* WAS BENÖTIGT WIRD
Kannst du aus dem Forenthread zum Addieren von Monaten auf ein Datum die Stelle von „ah so könnte“ bis „ja 2008 rauskommen.“ wortgetreu wiedergeben?

# Datum + X Monate



## miketech (13. Aug 2007)

Hi zusammen,

ich habe ein Datum, in der Form von 13.08.2007, also:

DD.MM.YYYY

Das Datum habe ich in einer Datenbank gespeichert und möchte nun mit SQL das Datum + X Monate berechnen. 

Meine Idee für den neuen Monat war nun:

(Month(date) + X) mod 12

Und für das Jahr:

(Year(date) + (Month(date) + X) / 12)

Das funktioniert soweit auch. Mein Problem ist beim Monat, dass er natürlich durch das mod 12 nur von 0 - 11 geht, statt von 1-12.

Hat jemand eine Idee, wie ich das nun hinbiegen kann? Ich bräuchte danach etwas der Form:

if month == 0 month = 12

Aber das ganze läuft in einer SQL Abfrage, da geht das nicht. 

Gruß

Mike


----------



## SlaterB (13. Aug 2007)

((neuerMonat -1 ) mod 12 +1)

aber willst du wirklich einen ganzen Kalender in der DB nachbauen?
mit unterschiedlichen Tagen pro Monat und Schaltjahren?


----------



## miketech (13. Aug 2007)

Hi,

ah so könnte es gehen, danke 

Aber nun habe ich Probleme mit dem Jahr. Bsp:

10.2007 + 14 Monate

Neuer Monat = 23 Mod 12 + 1 = 12 (passt)
2007 + 24 / 12 (=2) = 2009

Hier müsste aber ja 2008 rauskommen. 

Naja, neuer Kalender, ich muss einfach zu einem Feld in einer DB (als Datum gespeichert) eine bestimmte Anzahl Monate hinzufügen. Die Monate sind wieder in einer anderen Tabelle gespeichert. Man muss dazu sagen, dass das neue Datum nur die Form mm.yyyy haben muss. Die Tage spielen hier keine Rolle mehr. D.h. ich muss nicht den 29.02.xxxx plötzlich zum 28.02.zzzz umbauen, falls Du das meintest.

Gruß

Mike


----------



## SlaterB (13. Aug 2007)

da ich dir nun schon was von -1 und +1 erzählt habe,
ist da das -1 für die Jahresberechnung nicht offensichtlich? (nicht generell 1 Jahr abziehen, sondern einen Monat)


----------



## miketech (13. Aug 2007)

Hi,

grmpf. Das hatte ich eben auch überlegt und ich dachte ich hätte ein Beispiel gefunden, wo es nicht geht. Aber hab mich hier wohl vertan, sorry.

Gruß

Mike


----------



## pat2004 (18. Aug 2007)

hi

du könntest einfach die klasse date und gregorian calender verwenden


----------

* AUSGANGSMATERIAL

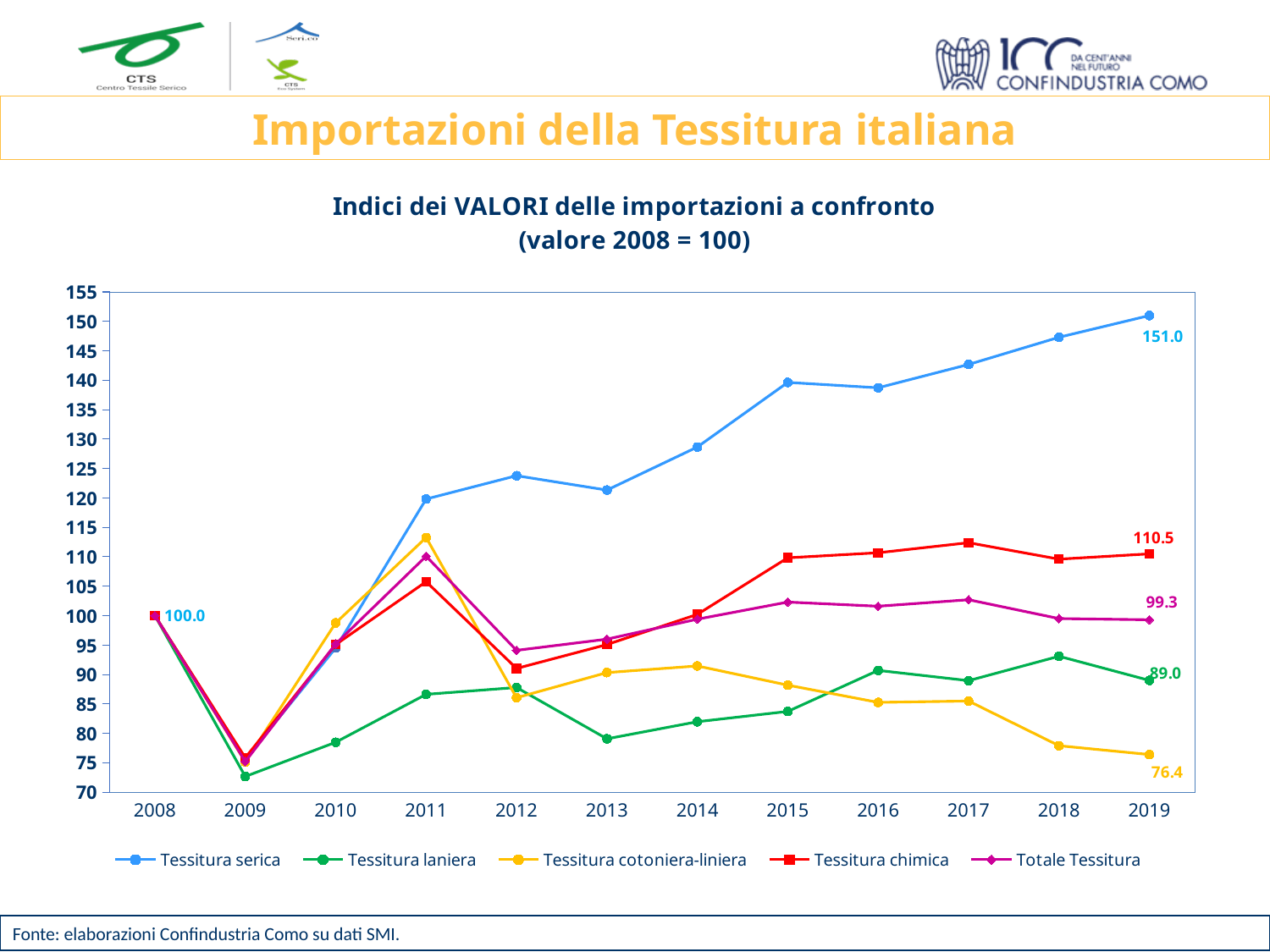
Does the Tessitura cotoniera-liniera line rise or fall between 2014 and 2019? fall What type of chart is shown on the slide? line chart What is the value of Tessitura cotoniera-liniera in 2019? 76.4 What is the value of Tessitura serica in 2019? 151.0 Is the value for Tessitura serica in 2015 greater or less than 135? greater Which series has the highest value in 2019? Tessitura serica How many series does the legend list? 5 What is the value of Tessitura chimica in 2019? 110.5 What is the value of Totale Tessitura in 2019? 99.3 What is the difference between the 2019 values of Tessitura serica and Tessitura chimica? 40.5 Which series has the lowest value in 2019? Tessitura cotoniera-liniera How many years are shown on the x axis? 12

* LÖSUNG DER AUFGABE
ah so könnte es gehen, danke 

Aber nun habe ich Probleme mit dem Jahr. Bsp:

10.2007 + 14 Monate

Neuer Monat = 23 Mod 12 + 1 = 12 (passt)
2007 + 24 / 12 (=2) = 2009

Hier müsste aber ja 2008 rauskommen.